Solicita, en suma, aplicar a su poderdante la jurisprudencia de la Corte expuesta en la citada sentencia de radicación número 37671; adicionalmente, que con base en la misma, se proceda a la revisión del fallo de condena y a la redosificación de la pena que le fue impuesta. CONSIDERACIONES 1. De conformidad con lo previsto en el artículo 32-2 de la Ley 906 de 2004, que ha regido las actuaciones de la causa seguida contra EDWAR ALEXANDER BURGOS VALENCIA, esta Sala es competente para conocer la acción de revisión propuesta para rebatir la sentencia de segunda instancia emitida por el Tribunal Superior de Antioquia. 2.

Es criterio uniforme y reiterado de la Corte que la acción de revisión está prevista con el propósito de controvertir decisiones que han hecho tránsito a cosa juzgada, por lo cual su procedencia es excepcional y limitada a las eventualidades expresamente señaladas en la ley; así mismo, es rogada y, por contera, de ejercicio reservado a quienes están considerados titulares de ella en el artículo 193 ejusdem, según los presupuestos formales y sustanciales allí previstos. 3.

El carácter excepcional de la acción de revisión que se predica frente a la “intangibilidad de la cosa juzgada”, obedece a que una sentencia ejecutoriada solamente puede ser sometida a nuevo escrutinio si concurre alguna de las causales específicamente consignadas por el legislador para ese fin; por manera que la pretensión de remover la fuerza de la cosa juzgada, obliga al interesado a satisfacer precisas y rigurosas exigencias respecto de las cuales tiene la obligación de presentar un escrito que no es de libre elaboración, sino que debe responder a los criterios y condiciones formales y materiales determinados por la ley. 4.

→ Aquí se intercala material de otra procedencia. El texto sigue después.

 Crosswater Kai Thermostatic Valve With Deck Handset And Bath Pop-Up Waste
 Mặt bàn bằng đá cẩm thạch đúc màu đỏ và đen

El estudio del libelo presentado para que se abra juicio de revisión a la sentencia de condena proferida contra EDWAR ALEXANDER BURGOS VALENCIA, enseña satisfechos los condicionamientos de orden material relativos a la determinación de la actuación atacada, la identificación de la autoridad judicial a cargo, las conductas punibles investigadas y juzgadas así como la decisión con que culminó el procesamiento.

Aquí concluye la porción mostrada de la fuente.